Lee Chang-Dong's Oasis Film Review


   A love story for the unlovable, the outcasts of society, Lee Chang-dong’s intense melodrama Oasis is a remarkable movie which touches nerves and hearts with the same ferocity.

   As romantic leads go, our protagonists are not Lloyd Dobler and Diane Court or Rick and Ilsa. Nor are they outsiders in the way the non-frat kids of the American Pie franchise might consider themselves. They're despised by society and even their own families. Its impossible to imagine a lower wrung for Jong-du and Gong-ju to exist on - but does this say more about the people that put them in the scummiest doldrums of life than it does them?

   The magnificent Sol Kyung-gu, in a career best performance, plays Hong Jong-du – a man with learning difficulties just released from jail for a hit-and-run incident. He is ugly, aggressive, vulgar, untouchable. He’s the type of person we’d all cross the road to avoid and would do our best to avoid eye contact with. He stares intrusively, surrounds strangers with excessive intimacy, his behaviour is that of a man who knows not what to do in society. Upon release from jail he orders food knowing he cannot afford it and offers his shoes in place of payment. His next wise idea is to visit the family of the man who was killed in the drink driving accident. This, of course, is rebutted with an incredible, and understandable, rage.

   Sadly for the family, it is Hong's visit to their home which alerts him to Han Gong-ju (an incredible Moon So-ri), the cerebral palsy afflicted daughter of the man killed in the car crash. When she is left alone, abandoned in an isolated room, Jong-du returns and attempts to rape her. As far as Meet Cutes go, this is not Cary Grant and Katharine Hepburn.

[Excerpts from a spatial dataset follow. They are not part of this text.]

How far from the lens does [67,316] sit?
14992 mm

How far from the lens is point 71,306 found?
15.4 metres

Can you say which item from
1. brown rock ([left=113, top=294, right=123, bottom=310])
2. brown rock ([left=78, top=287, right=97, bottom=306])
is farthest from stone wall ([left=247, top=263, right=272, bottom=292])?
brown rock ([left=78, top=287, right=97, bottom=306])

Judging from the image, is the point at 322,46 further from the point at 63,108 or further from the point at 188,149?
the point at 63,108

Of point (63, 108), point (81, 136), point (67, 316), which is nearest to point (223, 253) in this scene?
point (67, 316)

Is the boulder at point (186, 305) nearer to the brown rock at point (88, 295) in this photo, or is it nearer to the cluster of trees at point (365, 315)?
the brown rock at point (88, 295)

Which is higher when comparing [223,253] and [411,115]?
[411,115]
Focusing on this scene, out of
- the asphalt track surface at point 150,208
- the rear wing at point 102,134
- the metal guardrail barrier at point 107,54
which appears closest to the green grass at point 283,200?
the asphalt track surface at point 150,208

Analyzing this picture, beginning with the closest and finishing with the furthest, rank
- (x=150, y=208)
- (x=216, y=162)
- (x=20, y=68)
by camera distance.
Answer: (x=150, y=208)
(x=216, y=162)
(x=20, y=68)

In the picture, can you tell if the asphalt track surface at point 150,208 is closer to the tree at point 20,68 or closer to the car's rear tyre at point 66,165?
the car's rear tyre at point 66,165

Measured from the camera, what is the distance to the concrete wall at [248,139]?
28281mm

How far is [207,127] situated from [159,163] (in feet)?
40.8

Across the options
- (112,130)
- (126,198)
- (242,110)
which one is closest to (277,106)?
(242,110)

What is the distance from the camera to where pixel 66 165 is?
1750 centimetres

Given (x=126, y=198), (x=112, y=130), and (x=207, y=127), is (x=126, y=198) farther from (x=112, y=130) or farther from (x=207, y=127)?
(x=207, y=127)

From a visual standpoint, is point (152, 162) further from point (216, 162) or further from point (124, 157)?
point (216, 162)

    Unexpectedly, Jong-du receives a message from Gong-ju - unloved by her own family, and perhaps even uncertain what such an emotion is, she sees a fellow outsider in Hong. A prisoner in her own body, Gong-ju realises Jong-du is the only person who will provide her attention, or a means to escape the four walls of her existence, whilst he savours someone who won't ignore or avoid him. Indeed, she is physically incapable of doing so. Strangely, they are a bizarre match for one another – whilst both find themselves shunned by society they can provide each other with companionship. They accept each other, even when no-one else will.

   Jong-du and Gong-ju create a universe for themselves to live in - one not entirely based on the reality of the hostile world around them. Their version of love is sometimes not as straightforward as ours. Indeed, the place Lee creates for them matches magic realism with miserablism - their imaginations often more comforting than the cold, moribund life outside their fantastical, imagined shelter.

   In Oasis, Lee denigrates the so-called civilised amongst us with a fevered intensity. For their relatives, Jong-du and Gong-ju are nothing more than nuisances who are useful only as far as they can be exploited. Gong-ju's disabilities entitle her family to a bigger house and Jong-du is treated as an embarrassment when he can't be manipulated as a useful fool. Like Tod Browning's Freaks, Lee asks us to question who the real monsters are. Perhaps we, the audience viewing this film, are partially complicit for some of the horrors that unfold onscreen and, more depressingly, in the real world around us.

   Oasis is, to say the least, aggressively anti-mainstream yet filmed with such expertise, bravura and (even) empathy that its unlikely the limited numbers who discover the movie will be anything but awe-struck. A damning indictment but one which never reduces itself to sermonising, Lee's ambiguous movie asks nothing more of us than to view life from a different angle. It is lonely, sad and brutal from this new point of view and unlike anything else on offer in cinema.